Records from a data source
────────────────────

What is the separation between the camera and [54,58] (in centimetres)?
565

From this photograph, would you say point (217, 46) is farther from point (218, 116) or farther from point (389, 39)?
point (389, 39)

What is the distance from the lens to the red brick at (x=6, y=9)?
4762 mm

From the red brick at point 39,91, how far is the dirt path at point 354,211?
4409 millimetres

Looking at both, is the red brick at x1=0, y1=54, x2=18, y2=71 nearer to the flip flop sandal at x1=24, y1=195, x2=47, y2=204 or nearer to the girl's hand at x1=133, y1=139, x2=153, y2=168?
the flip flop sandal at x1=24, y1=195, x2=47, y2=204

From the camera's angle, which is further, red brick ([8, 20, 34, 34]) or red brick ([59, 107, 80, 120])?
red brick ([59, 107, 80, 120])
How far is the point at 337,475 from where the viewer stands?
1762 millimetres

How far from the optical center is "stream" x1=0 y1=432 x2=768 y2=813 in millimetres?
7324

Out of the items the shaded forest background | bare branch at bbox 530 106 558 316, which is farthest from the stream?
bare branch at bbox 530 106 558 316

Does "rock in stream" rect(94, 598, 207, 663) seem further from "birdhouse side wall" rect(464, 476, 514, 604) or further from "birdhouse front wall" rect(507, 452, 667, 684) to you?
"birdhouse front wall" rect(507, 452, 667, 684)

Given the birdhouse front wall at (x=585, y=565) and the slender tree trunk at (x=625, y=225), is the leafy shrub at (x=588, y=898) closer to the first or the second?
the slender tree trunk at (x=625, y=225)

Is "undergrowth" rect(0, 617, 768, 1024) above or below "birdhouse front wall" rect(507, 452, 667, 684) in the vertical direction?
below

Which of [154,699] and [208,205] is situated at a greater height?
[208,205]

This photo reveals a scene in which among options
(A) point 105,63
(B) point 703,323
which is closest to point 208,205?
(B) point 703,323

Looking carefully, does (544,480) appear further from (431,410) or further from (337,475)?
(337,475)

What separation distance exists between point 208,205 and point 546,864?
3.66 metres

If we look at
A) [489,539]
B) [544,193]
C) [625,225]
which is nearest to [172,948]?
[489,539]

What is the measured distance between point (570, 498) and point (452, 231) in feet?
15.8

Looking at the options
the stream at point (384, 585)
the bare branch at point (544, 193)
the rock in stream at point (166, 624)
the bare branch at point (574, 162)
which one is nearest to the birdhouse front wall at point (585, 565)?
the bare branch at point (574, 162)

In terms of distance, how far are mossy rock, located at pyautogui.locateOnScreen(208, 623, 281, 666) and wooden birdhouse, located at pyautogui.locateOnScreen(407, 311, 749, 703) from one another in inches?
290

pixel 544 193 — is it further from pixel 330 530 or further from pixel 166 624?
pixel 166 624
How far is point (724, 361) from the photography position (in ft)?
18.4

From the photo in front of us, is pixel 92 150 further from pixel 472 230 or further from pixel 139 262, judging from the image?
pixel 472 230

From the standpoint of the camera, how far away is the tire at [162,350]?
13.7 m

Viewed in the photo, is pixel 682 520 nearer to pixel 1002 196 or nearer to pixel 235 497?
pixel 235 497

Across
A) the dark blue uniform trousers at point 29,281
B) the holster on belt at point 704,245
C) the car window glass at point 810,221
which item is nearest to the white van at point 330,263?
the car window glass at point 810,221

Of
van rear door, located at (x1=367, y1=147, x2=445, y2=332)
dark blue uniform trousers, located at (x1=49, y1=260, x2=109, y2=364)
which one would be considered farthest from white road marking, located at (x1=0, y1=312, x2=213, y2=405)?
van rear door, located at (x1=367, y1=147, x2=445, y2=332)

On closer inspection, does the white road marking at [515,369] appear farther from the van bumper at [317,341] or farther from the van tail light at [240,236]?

────────────────────

■ **EXERCISE INSTRUCTIONS**: Can you restate every record above word for word?

■ **REPLY**:
What is the separation between the camera and [54,58] (in centimetres)?
565

From this photograph, would you say point (217, 46) is farther from point (218, 116) or farther from point (389, 39)?
point (389, 39)

What is the distance from the lens to the red brick at (x=6, y=9)?
4762 mm

From the red brick at point 39,91, how far is the dirt path at point 354,211?
4409 millimetres

Looking at both, is the red brick at x1=0, y1=54, x2=18, y2=71 nearer to the flip flop sandal at x1=24, y1=195, x2=47, y2=204 or nearer to the girl's hand at x1=133, y1=139, x2=153, y2=168?
the flip flop sandal at x1=24, y1=195, x2=47, y2=204

From the camera's angle, which is further, red brick ([8, 20, 34, 34]) or red brick ([59, 107, 80, 120])?
red brick ([59, 107, 80, 120])
How far is the point at 337,475 from where the viewer stands?
1762 millimetres

How far from the optical center is "stream" x1=0 y1=432 x2=768 y2=813 in millimetres?
7324

Out of the items the shaded forest background | bare branch at bbox 530 106 558 316, which is farthest from the stream?
bare branch at bbox 530 106 558 316

Does "rock in stream" rect(94, 598, 207, 663) seem further from "birdhouse side wall" rect(464, 476, 514, 604) or further from "birdhouse front wall" rect(507, 452, 667, 684) to you?
"birdhouse front wall" rect(507, 452, 667, 684)

Given the birdhouse front wall at (x=585, y=565) and the slender tree trunk at (x=625, y=225), is the leafy shrub at (x=588, y=898) closer to the first or the second?
the slender tree trunk at (x=625, y=225)

Is "undergrowth" rect(0, 617, 768, 1024) above or below "birdhouse front wall" rect(507, 452, 667, 684) in the vertical direction?
below

Which of [154,699] and [208,205] is situated at a greater height?
[208,205]

This photo reveals a scene in which among options
(A) point 105,63
(B) point 703,323
which is closest to point 208,205?
(B) point 703,323

Looking carefully, does (544,480) appear further from (431,410) or further from (337,475)?
(337,475)

What separation distance exists between point 208,205 and point 546,864?
3.66 metres

If we look at
A) [489,539]
B) [544,193]
C) [625,225]
which is nearest to [172,948]?
[489,539]

What is the measured distance between point (570, 498) and point (452, 231) in feet?
15.8

Looking at the options
the stream at point (384, 585)
the bare branch at point (544, 193)
the rock in stream at point (166, 624)
the bare branch at point (574, 162)
which one is nearest to the birdhouse front wall at point (585, 565)?
the bare branch at point (574, 162)

In terms of distance, how far are mossy rock, located at pyautogui.locateOnScreen(208, 623, 281, 666) and wooden birdhouse, located at pyautogui.locateOnScreen(407, 311, 749, 703) from one another in inches?
290

pixel 544 193 — is it further from pixel 330 530 or further from pixel 166 624?
pixel 166 624
How far is point (724, 361) from the photography position (in ft)?
18.4

From the photo in front of us, is pixel 92 150 further from pixel 472 230 or further from pixel 139 262, judging from the image?
pixel 472 230

From the standpoint of the camera, how far away is the tire at [162,350]?
13.7 m

Viewed in the photo, is pixel 682 520 nearer to pixel 1002 196 or nearer to pixel 235 497?
pixel 235 497

Across
A) the dark blue uniform trousers at point 29,281
B) the holster on belt at point 704,245
C) the car window glass at point 810,221
which item is nearest to the white van at point 330,263?
the car window glass at point 810,221

Of
van rear door, located at (x1=367, y1=147, x2=445, y2=332)
dark blue uniform trousers, located at (x1=49, y1=260, x2=109, y2=364)
which one would be considered farthest from white road marking, located at (x1=0, y1=312, x2=213, y2=405)?
van rear door, located at (x1=367, y1=147, x2=445, y2=332)

On closer inspection, does the white road marking at [515,369] appear farther from the van bumper at [317,341] or farther from the van tail light at [240,236]?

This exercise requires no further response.